Diffusion-Driven Generative Framework for Molecular Conformation Prediction
Bobin Yang, Jie Deng, Zhenghan Chen, Ruoxue Wu
TL;DR
This work tackles 3D molecular conformation generation from 2D graph representations by introducing DDGF, a diffusion-driven, end-to-end framework that jointly learns distance prediction and coordinate reconstruction under a bilevel optimization scheme. The method employs a conditional CVAE with a diffusion forward process and a learnable reverse process conditioned on the molecular graph, ensuring roto-translational invariance through an equivariant architecture and distance-geometry-based reconstruction. Empirical results on GEOM-QM9 and GEOM-Drugs show DDGF achieves state-of-the-art coverage and accuracy in conformational generation and delivers competitive property predictions, with notable gains when combined with force-field refinements. Overall, DDGF advances molecular modeling by unifying diffusion, equivariant graph learning, and bilevel optimization to produce diverse, physically plausible conformations at scale, with direct implications for drug discovery and materials design.
Abstract
The task of deducing three-dimensional molecular configurations from their two-dimensional graph representations holds paramount importance in the fields of computational chemistry and pharmaceutical development. The rapid advancement of machine learning, particularly within the domain of deep generative networks, has revolutionized the precision of predictive modeling in this context. Traditional approaches often adopt a two-step strategy: initially estimating interatomic distances and subsequently refining the spatial molecular structure by solving a distance geometry problem.
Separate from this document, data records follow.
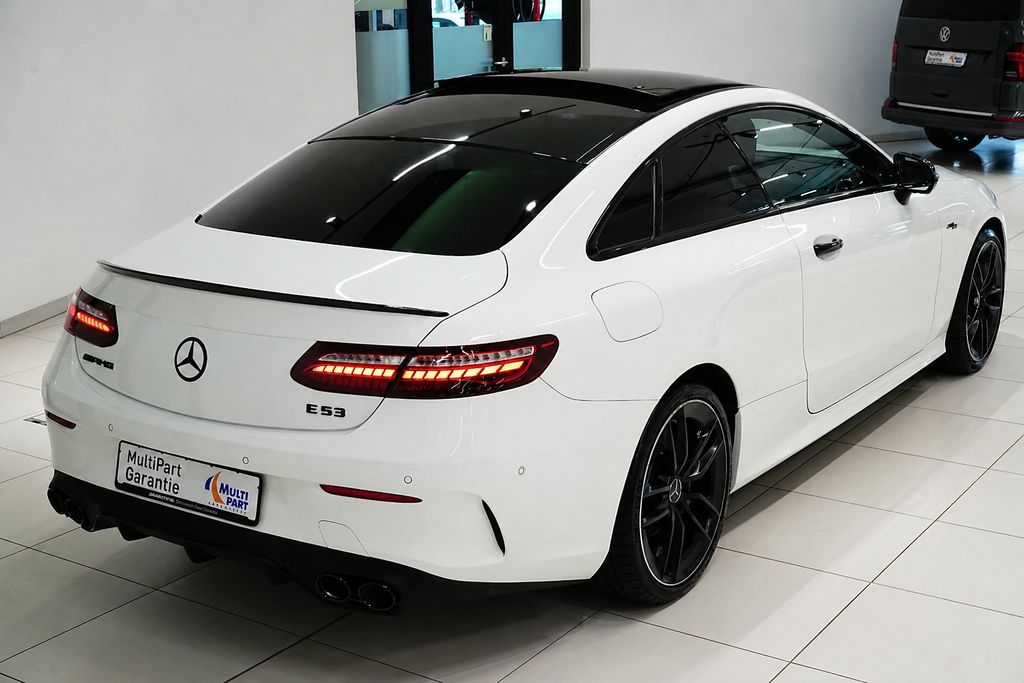 Bild des Angebotes Mercedes-Benz E 200 COUPE|AMG|E53-UMBAU|NIGHT|PANO|DISTR|360°|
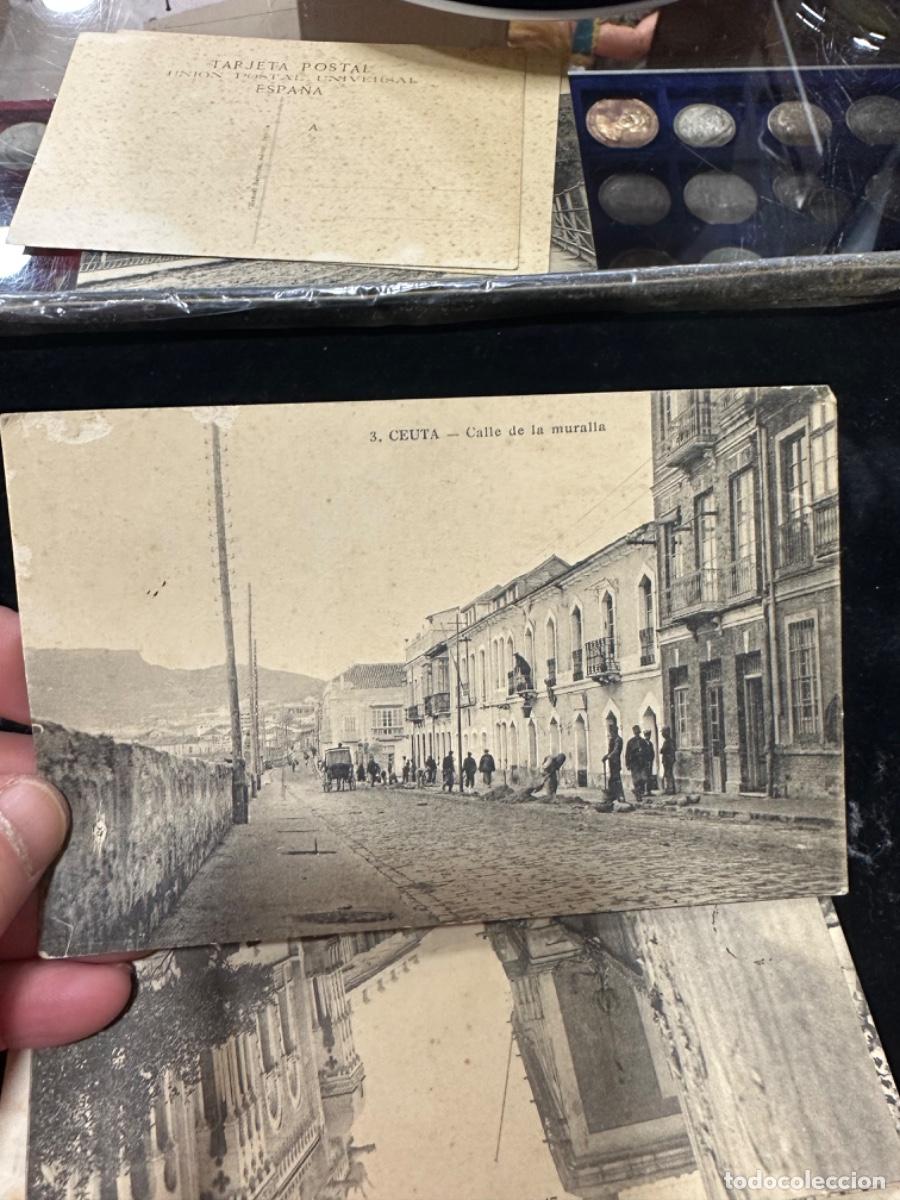 Postales: Antigua postal de Ceuta - Foto 1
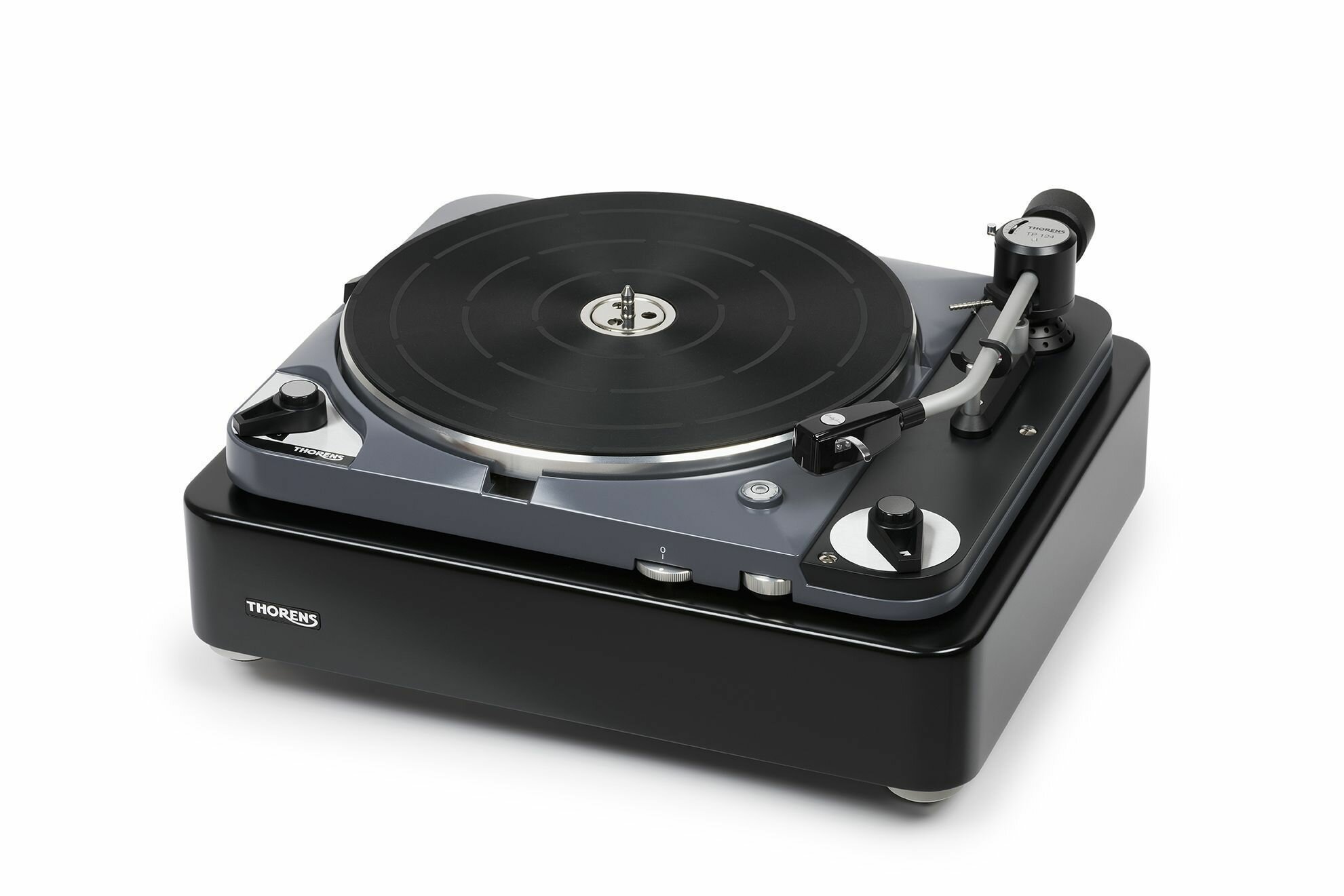 Thorens TD-124DD TP124 grey виниловый проигрыватель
However, this sequential approach occasionally falls short in accurately capturing the intricacies of local atomic arrangements, thereby compromising the fidelity of the resulting structural models. Addressing these limitations, this research introduces a cutting-edge generative framework named DDGF. This framework is grounded in the principles of diffusion observed in classical non-equilibrium thermodynamics. DDGF views atoms as discrete entities and excels in guiding the reversal of diffusion, transforming a distribution of stochastic noise back into coherent molecular structures through a process akin to a Markov chain. This transformation commences with the initial representation of a molecular graph in an abstract latent space, culminating in the realization of three-dimensional structures via a sophisticated bilevel optimization scheme meticulously tailored to meet the specific requirements of the task. One of the formidable challenges in this modeling endeavor involves preserving roto-translational invariance to ensure that the generated molecular conformations adhere to the laws of physics. Extensive experimental evaluations confirm the efficacy of the proposed DDGF in comparison to state-of-the-art methods.